Marie-Helene Bertino’s Iowa Short Fiction Award-winning story collection, Safe as Houses, offers, among many pleasures, the readerly pleasure of allusions both cultural and literary. This type of pleasure can be dangerous, because it comes freighted with the potential for self-congratulation; it threatens to insulate the audience along with the author. But allusions, in good hands, send us forward, not back into something we already know. In the case of Bertino’s debut collection, they send us into the sometimes surreal but always convincing world of skillfully drawn plots, complex metaphors, and quirky-serious wordplay.

The collection begins with “Free Ham,” a house-fire story that ends with an image short story buffs might recognize as an homage to Raymond Carver’s story “Why Don’t You Dance?” :“everything that is supposed to be inside [the house] is outside . . . the bathtub is in the driveway, the sink is on the porch.” On the way to this stark picture of a home destroyed from within, Bertino mixes in references to icons of quotidian American entertainment — Laurel and Hardy, Charlie Brown — and so prepares us for the way her stories function: as combinations of rough sandpaper and its smooth result.

This theme continues in “North Of,” a story that has brilliant opening lines (“There are American flags on school windows, on cars, on porch swings. It is the year I bring Bob Dylan home for Thanksgiving.”) and a potentially festive, ultimately sad premise (Dylan comes to dinner before your brother goes to Iraq). “North Of” depicts the America as a land of “personal landmarks;” cultural artifacts that only mean something if we want them to. The protagonist’s brother, who has enlisted post 9-11, has given up on Dylan (whose reputation is built, of course, on war-protest songs) — something Bertino invites us to do as we watch “the bloated Voice of a Generation [use a convenience store] candy display to scratch . . . his back.” “North Of” reminds us that in the America we think we know some people literally “wouldn’t recognize the songwriter of our time if he came . . . for Thanksgiving dinner.”

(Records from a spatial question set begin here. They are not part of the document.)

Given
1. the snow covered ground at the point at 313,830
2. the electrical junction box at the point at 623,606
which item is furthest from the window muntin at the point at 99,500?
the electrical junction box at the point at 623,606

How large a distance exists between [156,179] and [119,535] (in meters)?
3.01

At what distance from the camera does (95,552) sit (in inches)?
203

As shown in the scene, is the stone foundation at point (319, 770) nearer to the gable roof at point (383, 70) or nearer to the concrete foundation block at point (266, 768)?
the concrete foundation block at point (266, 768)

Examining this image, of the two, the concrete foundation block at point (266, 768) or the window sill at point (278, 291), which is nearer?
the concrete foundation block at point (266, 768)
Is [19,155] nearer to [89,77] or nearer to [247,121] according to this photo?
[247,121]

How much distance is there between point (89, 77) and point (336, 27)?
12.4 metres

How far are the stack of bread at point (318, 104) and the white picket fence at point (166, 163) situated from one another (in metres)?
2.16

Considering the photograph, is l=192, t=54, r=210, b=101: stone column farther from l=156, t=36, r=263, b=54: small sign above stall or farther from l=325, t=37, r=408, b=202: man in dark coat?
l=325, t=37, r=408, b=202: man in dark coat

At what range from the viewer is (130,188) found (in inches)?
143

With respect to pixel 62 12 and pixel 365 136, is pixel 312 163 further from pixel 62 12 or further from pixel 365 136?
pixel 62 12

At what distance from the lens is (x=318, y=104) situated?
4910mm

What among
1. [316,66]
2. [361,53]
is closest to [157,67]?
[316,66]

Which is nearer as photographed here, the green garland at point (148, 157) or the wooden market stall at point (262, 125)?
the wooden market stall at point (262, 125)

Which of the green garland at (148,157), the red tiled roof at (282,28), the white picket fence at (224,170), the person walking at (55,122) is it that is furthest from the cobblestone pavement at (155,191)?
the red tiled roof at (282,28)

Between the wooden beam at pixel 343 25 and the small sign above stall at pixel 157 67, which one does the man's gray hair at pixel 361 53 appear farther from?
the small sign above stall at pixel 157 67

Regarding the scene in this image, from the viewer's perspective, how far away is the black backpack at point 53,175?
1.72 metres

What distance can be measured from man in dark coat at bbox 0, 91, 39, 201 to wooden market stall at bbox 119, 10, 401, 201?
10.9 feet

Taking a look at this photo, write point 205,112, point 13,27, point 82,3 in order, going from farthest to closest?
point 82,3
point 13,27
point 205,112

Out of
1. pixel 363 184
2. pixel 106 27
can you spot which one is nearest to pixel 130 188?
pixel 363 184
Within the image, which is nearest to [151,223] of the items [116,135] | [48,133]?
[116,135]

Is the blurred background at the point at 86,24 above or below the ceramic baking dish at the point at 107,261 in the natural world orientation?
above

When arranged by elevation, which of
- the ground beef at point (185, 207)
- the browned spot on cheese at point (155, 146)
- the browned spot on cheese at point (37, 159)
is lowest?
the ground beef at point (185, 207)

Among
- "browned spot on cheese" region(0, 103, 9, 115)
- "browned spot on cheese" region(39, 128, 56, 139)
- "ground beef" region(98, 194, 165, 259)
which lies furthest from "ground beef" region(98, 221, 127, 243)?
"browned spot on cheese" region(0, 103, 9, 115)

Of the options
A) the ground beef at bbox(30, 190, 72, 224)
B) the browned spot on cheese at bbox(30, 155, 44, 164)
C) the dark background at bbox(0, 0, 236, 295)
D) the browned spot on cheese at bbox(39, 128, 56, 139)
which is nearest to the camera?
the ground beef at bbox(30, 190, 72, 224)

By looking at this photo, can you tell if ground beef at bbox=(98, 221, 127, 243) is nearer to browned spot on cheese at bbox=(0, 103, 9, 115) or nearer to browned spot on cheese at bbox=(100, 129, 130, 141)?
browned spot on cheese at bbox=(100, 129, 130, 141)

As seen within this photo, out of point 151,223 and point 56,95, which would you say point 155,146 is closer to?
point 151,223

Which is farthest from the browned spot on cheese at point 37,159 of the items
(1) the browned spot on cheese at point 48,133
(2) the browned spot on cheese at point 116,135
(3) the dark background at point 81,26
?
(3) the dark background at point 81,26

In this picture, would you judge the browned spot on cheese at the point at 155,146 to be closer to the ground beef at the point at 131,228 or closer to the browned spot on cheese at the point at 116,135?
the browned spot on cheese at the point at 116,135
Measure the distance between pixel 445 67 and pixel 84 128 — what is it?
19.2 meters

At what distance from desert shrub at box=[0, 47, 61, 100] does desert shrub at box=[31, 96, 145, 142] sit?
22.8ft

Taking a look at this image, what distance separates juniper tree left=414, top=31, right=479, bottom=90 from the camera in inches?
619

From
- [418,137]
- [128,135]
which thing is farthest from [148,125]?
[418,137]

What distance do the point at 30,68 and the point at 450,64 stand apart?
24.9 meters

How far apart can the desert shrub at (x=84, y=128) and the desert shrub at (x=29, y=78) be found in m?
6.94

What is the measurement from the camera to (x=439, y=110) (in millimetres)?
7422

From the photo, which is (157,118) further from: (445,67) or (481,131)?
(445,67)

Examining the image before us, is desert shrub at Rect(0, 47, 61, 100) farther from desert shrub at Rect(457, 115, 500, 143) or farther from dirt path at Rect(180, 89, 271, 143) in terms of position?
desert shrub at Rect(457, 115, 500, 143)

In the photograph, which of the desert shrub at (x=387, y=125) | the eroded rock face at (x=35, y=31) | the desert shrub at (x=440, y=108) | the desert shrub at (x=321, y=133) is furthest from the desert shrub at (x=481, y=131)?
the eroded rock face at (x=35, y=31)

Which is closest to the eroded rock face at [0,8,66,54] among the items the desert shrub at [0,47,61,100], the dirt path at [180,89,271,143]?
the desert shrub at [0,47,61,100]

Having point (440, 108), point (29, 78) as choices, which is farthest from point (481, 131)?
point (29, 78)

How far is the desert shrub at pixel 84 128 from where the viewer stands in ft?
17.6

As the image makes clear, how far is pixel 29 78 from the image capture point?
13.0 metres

But the America of Safe As Houses is also the America we know, full of references we get. An America where marital faithfulness is upheld not by loyalty, but by boringness; where the occasional car “still has a tape deck and the lighter gets hot in seconds”; and husband and wife star in their own mall circulars riding a carousel to the tune of “Wild Horses” galloping in a delving vortex of Classic Rock and Americana. The above all come from the wondrous story, “Great, Wondrous,” in which a group of college friends bound by special powers, Updike-ian upbringings, and a deep devotion to R.E.M., engage in what might be termed the major project of Bertino’s book: they try “to transport an idea to the physical manifestation of the idea” as they stand on their campus’s Nietzsche Field making a porcelain St. Vanilla cathedral disappear with their minds. Allusions anyone? We can hear Michael Stipe bellowing from his corner “…los-ing my re-ligion.” It’s a lyric that haunts the story, as it carries its literal meaning as well as its colloquial Southern reference to being at wit’s end — when the main characters are moved to make the cathedral reappear because “people are losing faith.”

Losing faith isn’t something one need worry about reading Bertino’s collection. These are stories full of sharp phraseology — “His face is AP Calculus”; “Her perfume smells like Vanity Fair magazine”; “innocuous beach pictures are framed fuck-yous.” This last is from the title story, about a man who copes with his wife’s untimely death by stealing sentimental mementos from other people’s homes. The newspapers mistake him, a teacher at a community college, for an Ivy League professor. When things get written down for the world they get writ larger. This helps to explain the technology of Bertino’s aesthetic.